Records for this task:
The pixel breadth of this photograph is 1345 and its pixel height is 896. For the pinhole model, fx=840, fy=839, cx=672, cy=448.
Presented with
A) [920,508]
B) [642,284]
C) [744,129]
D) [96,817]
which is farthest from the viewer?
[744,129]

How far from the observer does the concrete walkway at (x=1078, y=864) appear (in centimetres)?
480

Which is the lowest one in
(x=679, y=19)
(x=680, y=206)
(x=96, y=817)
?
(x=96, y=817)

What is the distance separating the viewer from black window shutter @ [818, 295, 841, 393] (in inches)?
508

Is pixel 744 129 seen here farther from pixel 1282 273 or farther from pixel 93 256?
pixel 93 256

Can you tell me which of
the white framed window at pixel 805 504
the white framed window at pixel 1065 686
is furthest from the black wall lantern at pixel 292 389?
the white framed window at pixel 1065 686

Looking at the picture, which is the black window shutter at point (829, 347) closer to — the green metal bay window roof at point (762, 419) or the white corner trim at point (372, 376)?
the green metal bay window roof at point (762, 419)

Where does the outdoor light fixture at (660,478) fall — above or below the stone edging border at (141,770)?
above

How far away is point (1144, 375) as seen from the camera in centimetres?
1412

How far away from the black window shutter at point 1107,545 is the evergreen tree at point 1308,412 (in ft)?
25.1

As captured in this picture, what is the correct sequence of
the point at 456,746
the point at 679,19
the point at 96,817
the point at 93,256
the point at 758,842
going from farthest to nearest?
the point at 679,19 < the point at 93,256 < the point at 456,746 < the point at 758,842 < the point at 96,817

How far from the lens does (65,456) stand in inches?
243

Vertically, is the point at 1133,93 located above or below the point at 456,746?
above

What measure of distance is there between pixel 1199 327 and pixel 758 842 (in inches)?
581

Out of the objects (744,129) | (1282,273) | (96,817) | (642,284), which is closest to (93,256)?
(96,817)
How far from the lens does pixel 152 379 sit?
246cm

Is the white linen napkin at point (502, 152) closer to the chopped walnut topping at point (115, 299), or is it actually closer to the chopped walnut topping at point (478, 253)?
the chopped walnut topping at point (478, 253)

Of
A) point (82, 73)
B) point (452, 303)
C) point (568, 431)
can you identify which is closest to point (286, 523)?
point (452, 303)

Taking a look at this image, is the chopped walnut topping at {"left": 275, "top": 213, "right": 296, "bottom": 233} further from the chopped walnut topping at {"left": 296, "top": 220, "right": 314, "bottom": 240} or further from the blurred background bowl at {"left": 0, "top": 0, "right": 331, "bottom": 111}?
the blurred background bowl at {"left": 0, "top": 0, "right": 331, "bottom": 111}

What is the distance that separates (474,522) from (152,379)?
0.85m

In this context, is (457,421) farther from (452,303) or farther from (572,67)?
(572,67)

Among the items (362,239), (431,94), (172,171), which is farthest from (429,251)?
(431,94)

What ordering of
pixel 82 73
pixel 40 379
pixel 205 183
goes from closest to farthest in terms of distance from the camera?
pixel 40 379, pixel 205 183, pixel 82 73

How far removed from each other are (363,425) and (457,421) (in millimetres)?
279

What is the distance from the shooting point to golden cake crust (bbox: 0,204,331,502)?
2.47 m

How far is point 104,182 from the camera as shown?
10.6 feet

Work to do: Reproduce verbatim everything from the line containing "What is the distance that" down to the end of the listing above, both ends included.

Exercise response:
What is the distance that separates (474,522) from (152,379)?
0.85m

In this context, is (457,421) farther from (452,303) or farther from (572,67)?
(572,67)

Among the items (362,239), (431,94), (172,171), which is farthest from (429,251)?
(431,94)

What ordering of
pixel 82 73
pixel 40 379
pixel 205 183
goes from closest to farthest in terms of distance from the camera?
pixel 40 379, pixel 205 183, pixel 82 73

How far removed from each other are (363,425) and (457,421) (in millimetres)?
279

What is the distance from the shooting point to golden cake crust (bbox: 0,204,331,502)?
2.47 m

How far is point 104,182 from the camera as shown?
10.6 feet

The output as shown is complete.